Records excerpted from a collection
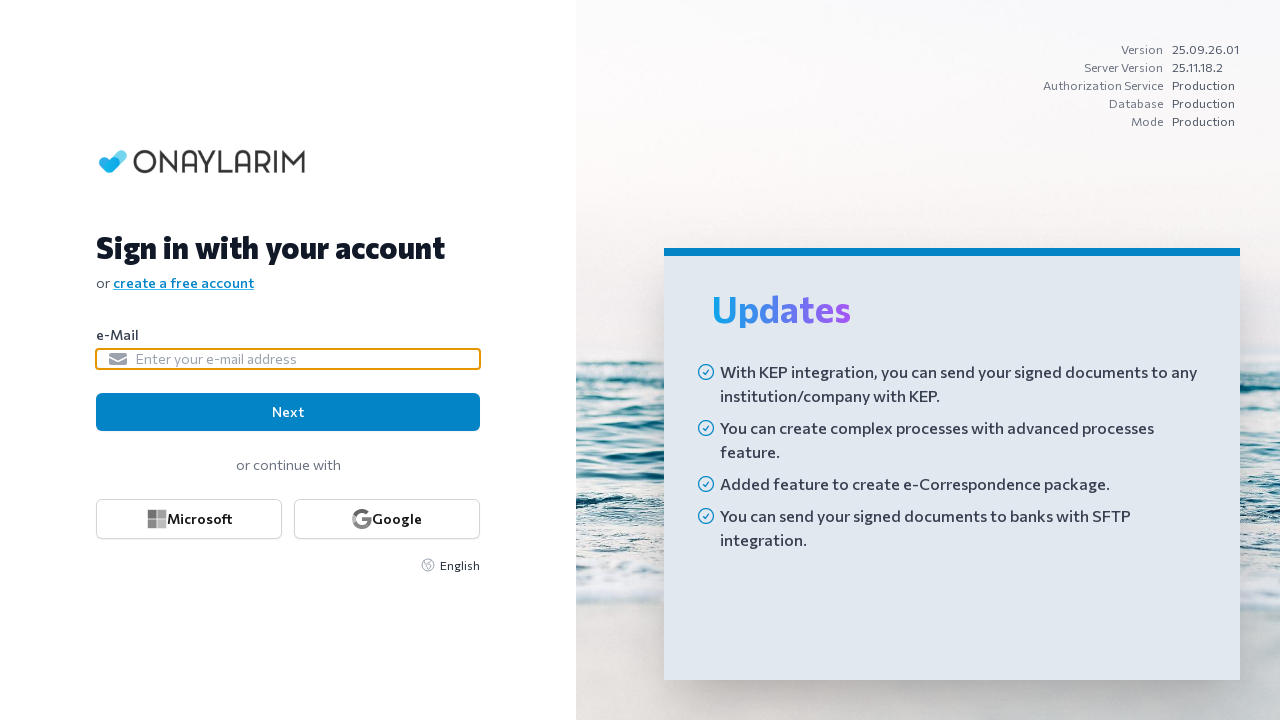

--- FILE ---
content_type: text/html
request_url: https://app.onaylarim.com/
body_size: 480
content:
<!DOCTYPE html>
<html lang="tr">
  <head>
    <meta charset="utf-8" />
    <meta http-equiv="X-UA-Compatible" content="IE=edge" />
    <meta name="viewport" content="width=device-width,initial-scale=1.0, maximum-scale=1, minimum-scale=1, user-scalable=no" />
    <meta name="version" content="24.12.18.01" />
    <link rel="icon" href="/favicon.ico" />
    <title>ONAYLARIM</title>
    <script type="module" crossorigin src="/assets/index-CH4mQy-m.js"></script>
    <link rel="stylesheet" crossorigin href="/assets/index-CrEXTdSD.css">
  </head>
  <body class="min-h-full max-h-full h-full" style="min-height: -webkit-fill-available">
    <div id="app" class="h-full w-full"></div>
  <script defer src="https://static.cloudflareinsights.com/beacon.min.js/vcd15cbe7772f49c399c6a5babf22c1241717689176015" integrity="sha512-ZpsOmlRQV6y907TI0dKBHq9Md29nnaEIPlkf84rnaERnq6zvWvPUqr2ft8M1aS28oN72PdrCzSjY4U6VaAw1EQ==" data-cf-beacon='{"version":"2024.11.0","token":"f680ef3075b94718a7b398ac5e32c7db","r":1,"server_timing":{"name":{"cfCacheStatus":true,"cfEdge":true,"cfExtPri":true,"cfL4":true,"cfOrigin":true,"cfSpeedBrain":true},"location_startswith":null}}' crossorigin="anonymous"></script>
</body>
</html>




--- FILE ---
content_type: text/plain
request_url: https://app.onaylarim.com/version.txt
body_size: -406
content:
25.09.26.01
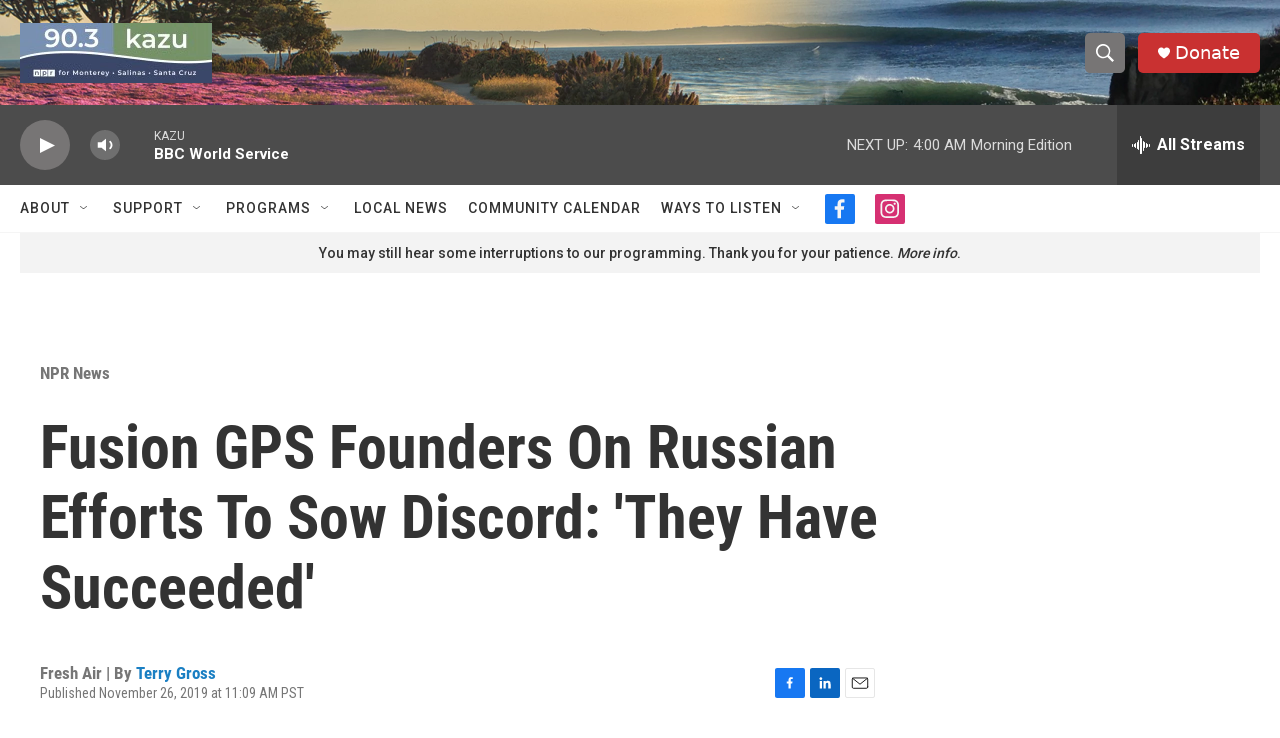

--- FILE ---
content_type: text/html; charset=utf-8
request_url: https://www.google.com/recaptcha/api2/aframe
body_size: 268
content:
<!DOCTYPE HTML><html><head><meta http-equiv="content-type" content="text/html; charset=UTF-8"></head><body><script nonce="PgIGa8A8PKQxpuDALxKhEg">/** Anti-fraud and anti-abuse applications only. See google.com/recaptcha */ try{var clients={'sodar':'https://pagead2.googlesyndication.com/pagead/sodar?'};window.addEventListener("message",function(a){try{if(a.source===window.parent){var b=JSON.parse(a.data);var c=clients[b['id']];if(c){var d=document.createElement('img');d.src=c+b['params']+'&rc='+(localStorage.getItem("rc::a")?sessionStorage.getItem("rc::b"):"");window.document.body.appendChild(d);sessionStorage.setItem("rc::e",parseInt(sessionStorage.getItem("rc::e")||0)+1);localStorage.setItem("rc::h",'1769764530918');}}}catch(b){}});window.parent.postMessage("_grecaptcha_ready", "*");}catch(b){}</script></body></html>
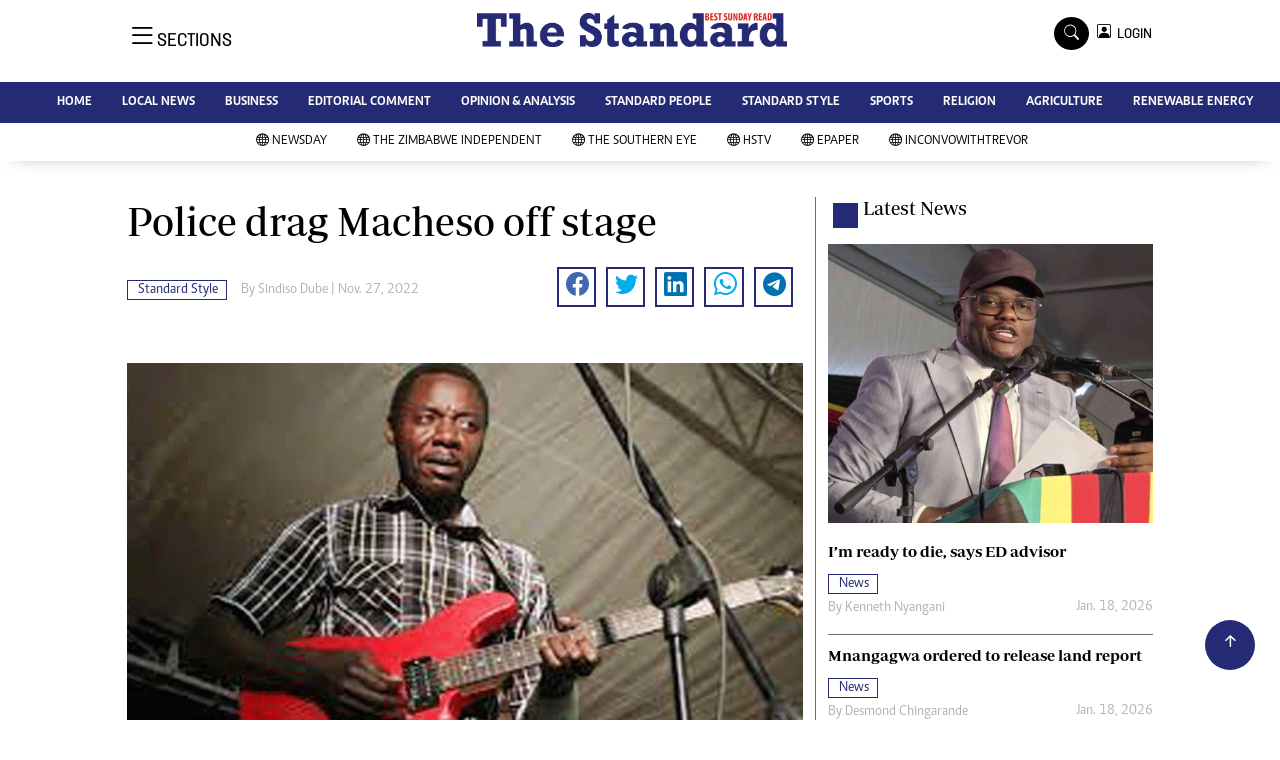

--- FILE ---
content_type: text/html; charset=utf-8
request_url: https://www.google.com/recaptcha/api2/aframe
body_size: 268
content:
<!DOCTYPE HTML><html><head><meta http-equiv="content-type" content="text/html; charset=UTF-8"></head><body><script nonce="Q8tZyn_O8JYrzUBE0n3k-w">/** Anti-fraud and anti-abuse applications only. See google.com/recaptcha */ try{var clients={'sodar':'https://pagead2.googlesyndication.com/pagead/sodar?'};window.addEventListener("message",function(a){try{if(a.source===window.parent){var b=JSON.parse(a.data);var c=clients[b['id']];if(c){var d=document.createElement('img');d.src=c+b['params']+'&rc='+(localStorage.getItem("rc::a")?sessionStorage.getItem("rc::b"):"");window.document.body.appendChild(d);sessionStorage.setItem("rc::e",parseInt(sessionStorage.getItem("rc::e")||0)+1);localStorage.setItem("rc::h",'1769026561406');}}}catch(b){}});window.parent.postMessage("_grecaptcha_ready", "*");}catch(b){}</script></body></html>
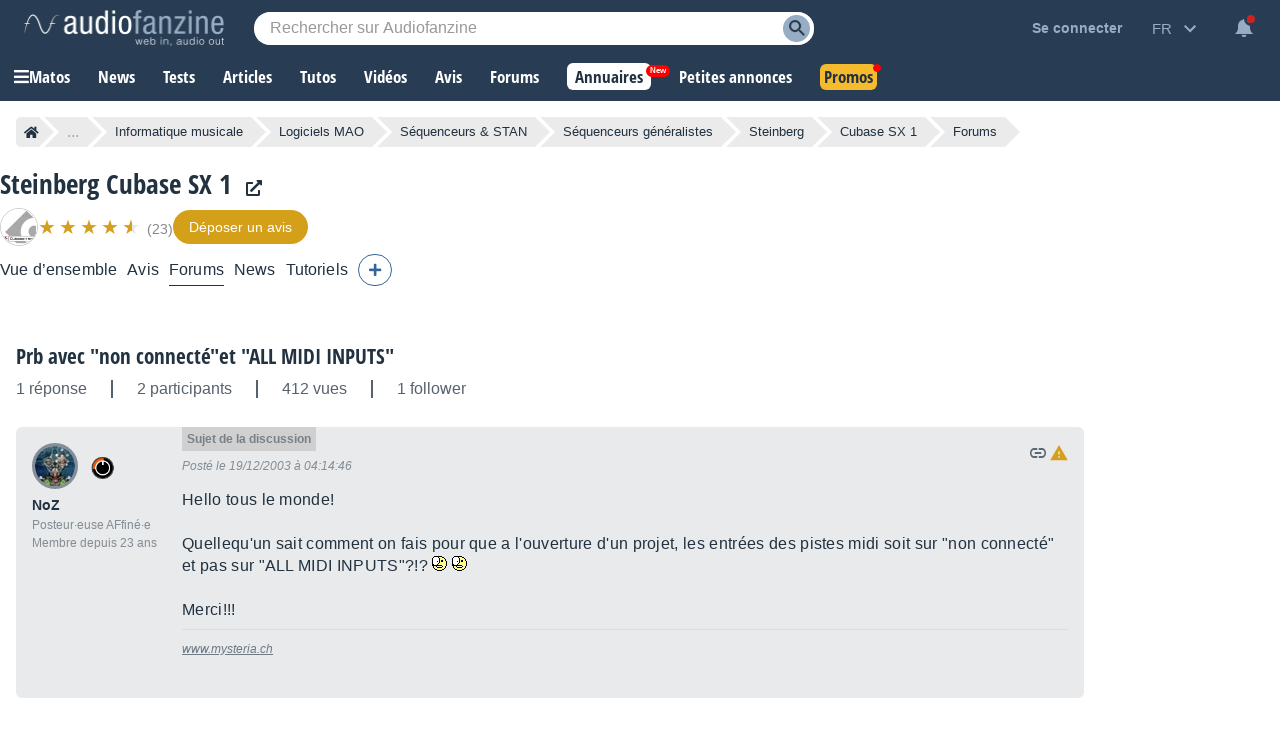

--- FILE ---
content_type: text/html; charset=utf-8
request_url: https://www.google.com/recaptcha/api2/aframe
body_size: 268
content:
<!DOCTYPE HTML><html><head><meta http-equiv="content-type" content="text/html; charset=UTF-8"></head><body><script nonce="h1EVTGO-qN-V0f5jnm36Gw">/** Anti-fraud and anti-abuse applications only. See google.com/recaptcha */ try{var clients={'sodar':'https://pagead2.googlesyndication.com/pagead/sodar?'};window.addEventListener("message",function(a){try{if(a.source===window.parent){var b=JSON.parse(a.data);var c=clients[b['id']];if(c){var d=document.createElement('img');d.src=c+b['params']+'&rc='+(localStorage.getItem("rc::a")?sessionStorage.getItem("rc::b"):"");window.document.body.appendChild(d);sessionStorage.setItem("rc::e",parseInt(sessionStorage.getItem("rc::e")||0)+1);localStorage.setItem("rc::h",'1768772681403');}}}catch(b){}});window.parent.postMessage("_grecaptcha_ready", "*");}catch(b){}</script></body></html>

--- FILE ---
content_type: application/javascript; charset=utf-8
request_url: https://fundingchoicesmessages.google.com/f/AGSKWxV2oJd9c9OZMdeAeOU77jwJu--WK6YjGM0rpA4QWmfxP8_iFGkUa0ukhMkj5O6PXfZzaJAiW4L_4xRP3MESAb_Ngr9Jqq7i5jZZOy6hyKIfkS3zvwIliE3mcQYiMhfY4hmjfdorgGn3VVPxQkfAjoc1Gh_t6ovsBr7AKNhW6jAFH-5JVddY5CLm0ir_/_/show_ads.js-strip-ads-_ad_side./ad1-728-/admixer-
body_size: -1294
content:
window['4120af43-cadd-473c-bec6-921682873c1b'] = true;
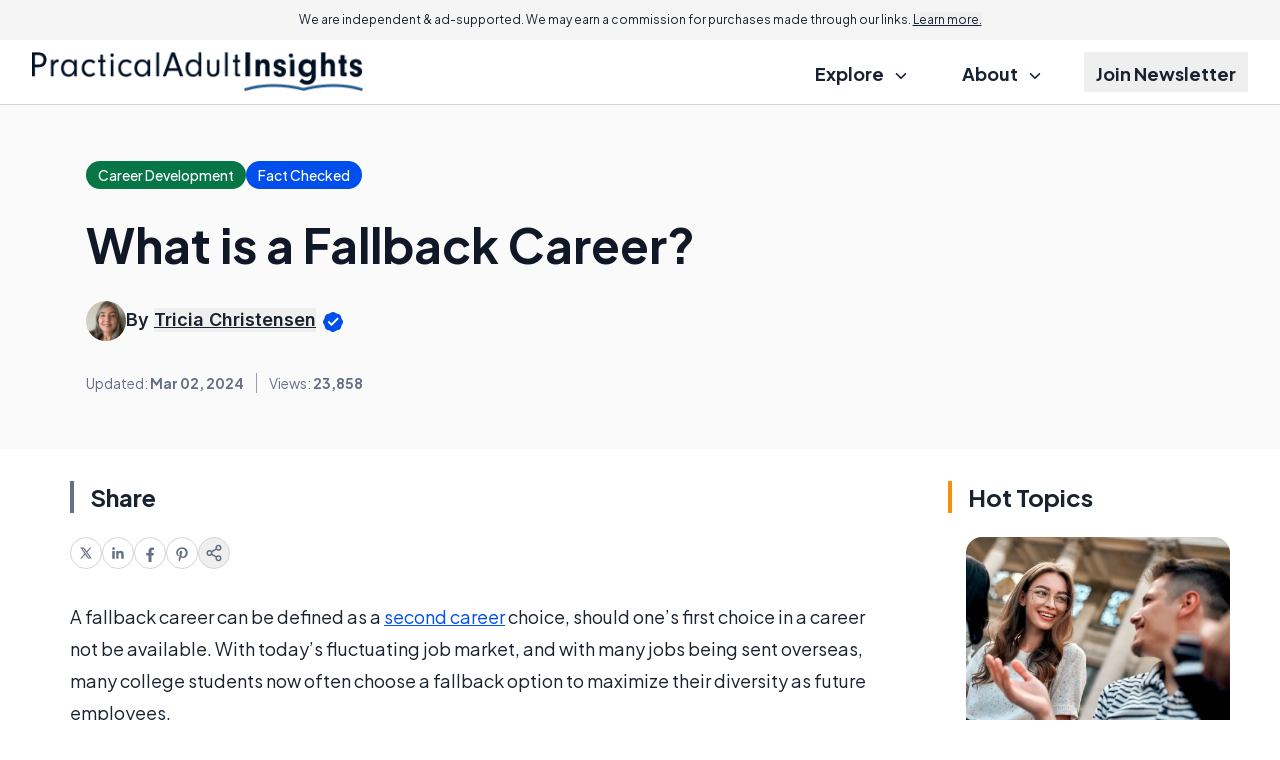

--- FILE ---
content_type: text/html; charset=utf-8
request_url: https://www.google.com/recaptcha/api2/aframe
body_size: 181
content:
<!DOCTYPE HTML><html><head><meta http-equiv="content-type" content="text/html; charset=UTF-8"></head><body><script nonce="tDygOIRxypeBEbEB-LuPuw">/** Anti-fraud and anti-abuse applications only. See google.com/recaptcha */ try{var clients={'sodar':'https://pagead2.googlesyndication.com/pagead/sodar?'};window.addEventListener("message",function(a){try{if(a.source===window.parent){var b=JSON.parse(a.data);var c=clients[b['id']];if(c){var d=document.createElement('img');d.src=c+b['params']+'&rc='+(localStorage.getItem("rc::a")?sessionStorage.getItem("rc::b"):"");window.document.body.appendChild(d);sessionStorage.setItem("rc::e",parseInt(sessionStorage.getItem("rc::e")||0)+1);localStorage.setItem("rc::h",'1769107937258');}}}catch(b){}});window.parent.postMessage("_grecaptcha_ready", "*");}catch(b){}</script></body></html>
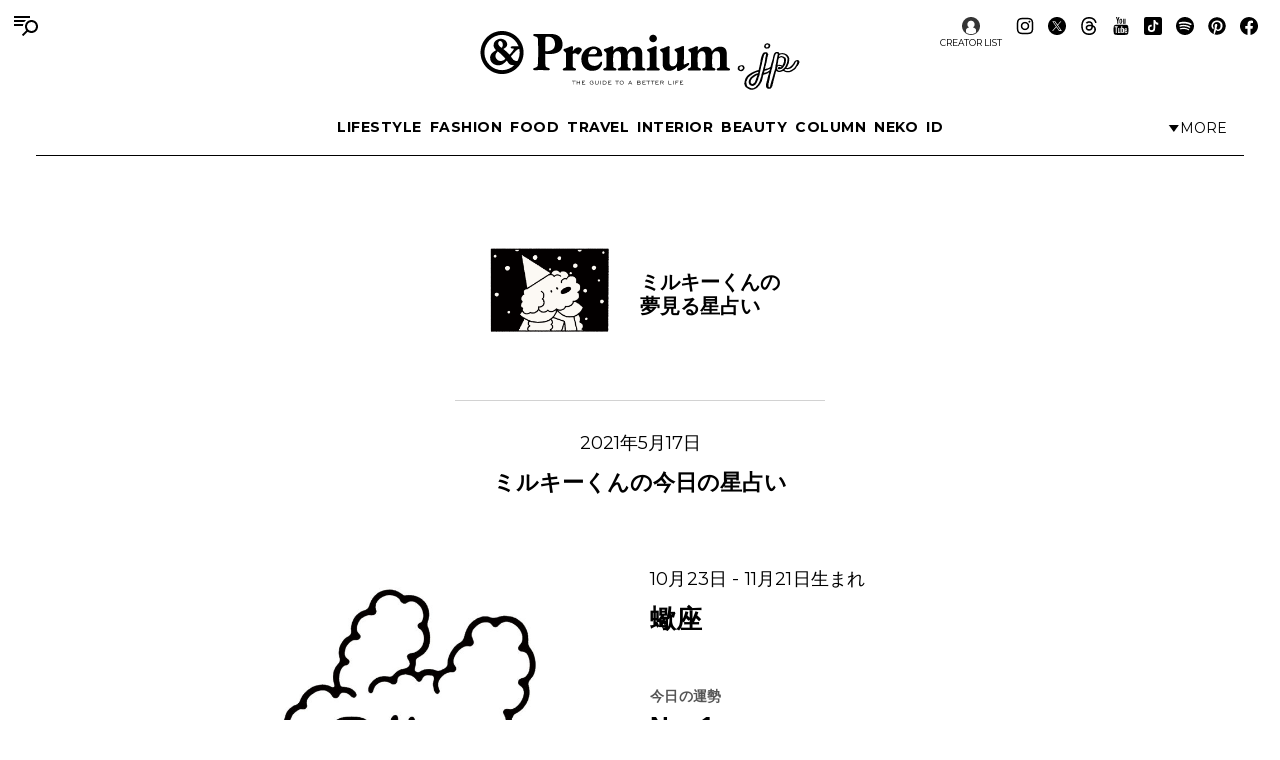

--- FILE ---
content_type: text/html; charset=utf-8
request_url: https://www.google.com/recaptcha/api2/aframe
body_size: 152
content:
<!DOCTYPE HTML><html><head><meta http-equiv="content-type" content="text/html; charset=UTF-8"></head><body><script nonce="YQezCZroEWd016TPITqo1A">/** Anti-fraud and anti-abuse applications only. See google.com/recaptcha */ try{var clients={'sodar':'https://pagead2.googlesyndication.com/pagead/sodar?'};window.addEventListener("message",function(a){try{if(a.source===window.parent){var b=JSON.parse(a.data);var c=clients[b['id']];if(c){var d=document.createElement('img');d.src=c+b['params']+'&rc='+(localStorage.getItem("rc::a")?sessionStorage.getItem("rc::b"):"");window.document.body.appendChild(d);sessionStorage.setItem("rc::e",parseInt(sessionStorage.getItem("rc::e")||0)+1);localStorage.setItem("rc::h",'1769946720692');}}}catch(b){}});window.parent.postMessage("_grecaptcha_ready", "*");}catch(b){}</script></body></html>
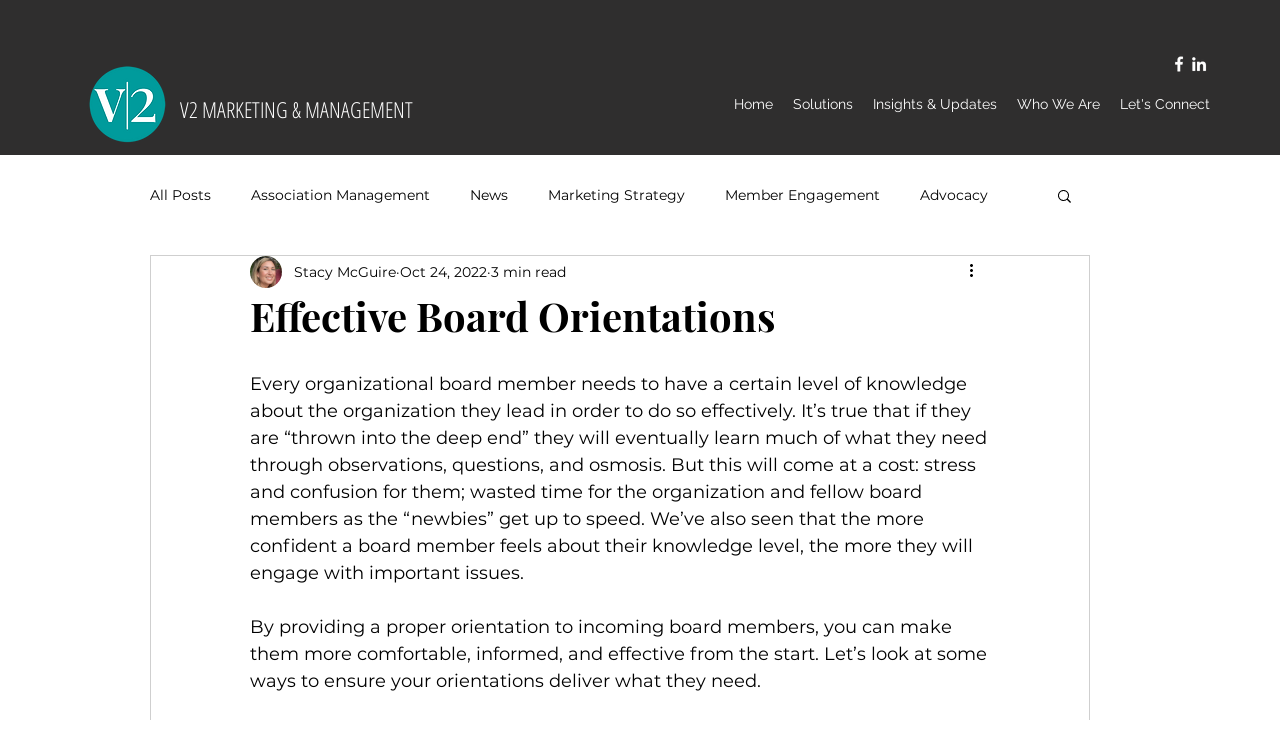

--- FILE ---
content_type: text/css
request_url: https://tags.srv.stackadapt.com/sa.css
body_size: -11
content:
:root {
    --sa-uid: '0-c4288834-4c36-56bd-54cc-84a1386fbbf7';
}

*Try it*:
Pick out and copy the lines of the entries that hold the string "version".

*Reply*:
    <meta name="version" content="24.12.18.01" />
  <script defer src="https://static.cloudflareinsights.com/beacon.min.js/vcd15cbe7772f49c399c6a5babf22c1241717689176015" integrity="sha512-ZpsOmlRQV6y907TI0dKBHq9Md29nnaEIPlkf84rnaERnq6zvWvPUqr2ft8M1aS28oN72PdrCzSjY4U6VaAw1EQ==" data-cf-beacon='{"version":"2024.11.0","token":"f680ef3075b94718a7b398ac5e32c7db","r":1,"server_timing":{"name":{"cfCacheStatus":true,"cfEdge":true,"cfExtPri":true,"cfL4":true,"cfOrigin":true,"cfSpeedBrain":true},"location_startswith":null}}' crossorigin="anonymous"></script>
request_url: https://app.onaylarim.com/version.txt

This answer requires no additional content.